Y en ese transcurrir, los poemas de Enzo –que van del amor al desamor y viceversa y que atan y desanudan un vínculo amoroso– nos interpelan el cuerpo y más allá, la carne. Y nos atraviesan o martillan y nos dejan muchas preguntas.
Quizás porque el mismo yo poético nos permite plegarnos a las suyas. Quién no se ha preguntado como él: «Qué hacer / cuando el amparo / se vuelve un paisaje /insostenible» o «Qué pasa cuando acaba el show».  O «¿qué fue de vos?». Hay en estas páginas algo de lo individual de un goce, de la intimidad que suponen un amor y una falta, con las que el lector puede identificarse.

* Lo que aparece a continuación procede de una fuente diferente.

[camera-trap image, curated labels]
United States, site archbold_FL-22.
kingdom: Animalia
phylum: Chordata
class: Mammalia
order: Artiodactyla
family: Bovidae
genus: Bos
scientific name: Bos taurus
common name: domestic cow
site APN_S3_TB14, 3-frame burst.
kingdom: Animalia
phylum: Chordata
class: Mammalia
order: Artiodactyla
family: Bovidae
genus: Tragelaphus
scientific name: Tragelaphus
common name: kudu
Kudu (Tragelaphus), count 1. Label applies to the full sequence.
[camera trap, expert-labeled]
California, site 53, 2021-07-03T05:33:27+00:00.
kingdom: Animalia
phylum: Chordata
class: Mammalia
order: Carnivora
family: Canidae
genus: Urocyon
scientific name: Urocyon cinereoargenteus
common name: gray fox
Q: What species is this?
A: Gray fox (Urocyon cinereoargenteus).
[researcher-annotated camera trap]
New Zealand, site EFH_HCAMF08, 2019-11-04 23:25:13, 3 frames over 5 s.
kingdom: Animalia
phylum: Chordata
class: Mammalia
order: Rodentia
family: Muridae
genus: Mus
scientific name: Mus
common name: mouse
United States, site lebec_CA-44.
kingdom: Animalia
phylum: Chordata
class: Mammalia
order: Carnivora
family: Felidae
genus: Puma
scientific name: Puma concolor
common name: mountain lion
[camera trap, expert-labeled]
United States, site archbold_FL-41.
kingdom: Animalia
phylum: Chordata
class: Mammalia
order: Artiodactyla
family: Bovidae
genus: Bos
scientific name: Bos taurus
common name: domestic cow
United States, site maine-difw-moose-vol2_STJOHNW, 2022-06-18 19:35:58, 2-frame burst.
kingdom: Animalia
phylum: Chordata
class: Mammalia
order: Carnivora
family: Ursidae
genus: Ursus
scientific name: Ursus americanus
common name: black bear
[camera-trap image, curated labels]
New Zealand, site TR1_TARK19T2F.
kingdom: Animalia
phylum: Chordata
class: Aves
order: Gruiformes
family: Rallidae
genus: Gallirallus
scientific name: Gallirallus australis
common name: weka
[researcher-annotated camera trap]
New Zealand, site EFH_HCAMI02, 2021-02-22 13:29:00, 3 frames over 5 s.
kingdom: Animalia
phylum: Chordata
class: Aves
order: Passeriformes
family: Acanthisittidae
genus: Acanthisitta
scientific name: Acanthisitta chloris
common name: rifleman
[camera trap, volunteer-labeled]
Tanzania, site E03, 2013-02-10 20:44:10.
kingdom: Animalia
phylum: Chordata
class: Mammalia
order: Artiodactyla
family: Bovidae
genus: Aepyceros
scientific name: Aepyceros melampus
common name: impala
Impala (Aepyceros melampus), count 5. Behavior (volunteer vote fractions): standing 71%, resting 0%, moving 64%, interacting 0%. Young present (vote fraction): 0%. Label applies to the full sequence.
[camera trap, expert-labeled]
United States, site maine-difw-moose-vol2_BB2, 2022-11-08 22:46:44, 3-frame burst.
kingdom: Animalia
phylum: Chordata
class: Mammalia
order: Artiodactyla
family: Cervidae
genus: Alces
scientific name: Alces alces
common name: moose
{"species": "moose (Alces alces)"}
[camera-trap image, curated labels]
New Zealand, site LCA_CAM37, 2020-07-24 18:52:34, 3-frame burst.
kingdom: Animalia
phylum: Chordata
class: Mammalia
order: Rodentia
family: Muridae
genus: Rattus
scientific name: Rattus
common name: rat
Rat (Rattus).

Y hay también una clave psicoanalítica en todo esto. El libro empieza y termina con Lacan, un gesto más que interesante. Si uno de los epígrafes de Una fiesta sepultada indica aquello que Lacan dice en el Seminario 11: «Si eligen la libertad, entonces, la libertad de morir», Pablo Peusner en el epílogo termina con otra de las frases del francés: «Yo no soy poeta, soy poema».

Para terminar quisiera decir que Una fiesta sepultada es también una promesa de futuro: una voz masculina con mucha proyección. De modo que, larga vida a ella.